The remaining 15% of ALL households which do not subscribe to any cable television or satellite TV are going to have problems. Only a small percentage of these over-the-air households own a digital television. These households are least likely to be aware of the coming change, to have the technical savvy to equip their old analog TVs to receive the new digital signals, or to have the financial capability to buy the digital converter or to improve their antenna.
A prior “early roll-out” of the DTV conversion in Wilmington NC indicates the scope of the problem your community will experience. You should expect your share of 2.2 million households nationwide to seek help in the first days after the national transition deadline. And that’s the optimistic scenario. Again, in Adelstein’s words, “[In Wilmington] the problems led viewers to need either phone or direct technical assistance, which could take upwards of 40 minutes on the phone for each household.”

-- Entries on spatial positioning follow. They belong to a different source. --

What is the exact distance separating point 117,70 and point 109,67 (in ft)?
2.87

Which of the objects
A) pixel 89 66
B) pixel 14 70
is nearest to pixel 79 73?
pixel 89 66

You need to alert your City leadership and to get local DTV assistance volunteers ready to go. A reasonable set of steps for your community:
1. Encourage tech savvy individuals to assist family members, friends, and neighbors with converter box installation.
2. Create a local phone bank with sufficient capacity to handle your share of the predicted 2 million phone calls in the days immediately following February 17.
3. Send speakers to Churches, community groups, and others serving the foreign-language and elderly communities.
4. Ask your local telephone company, cable and satellite employees to get involved on a local level with local phone banks and help people to install converter boxes and new antennas in homes.
Good luck to us all, and especially to President Obama on February 17.
 Some temporary emergency exceptions are possible in the so-called “Analog Nightlight” legislation. See Short-term Analog Flash and Emergency Readiness Act (“Analog Nightlight Act”), Pub. L. No. 110-459, 122 Stat. 5121 (2008). The bill, S. 3663, was signed into law on December 23, 2008
 Three things are needed to receive the new digital TV signals:
1. A NEW converter box that allows an analog TV to receive a digital signal;
2. A strong digital signal from the local broadcast tower;
3. Technical ability to self-install the converter box and make any needed antenna improvements.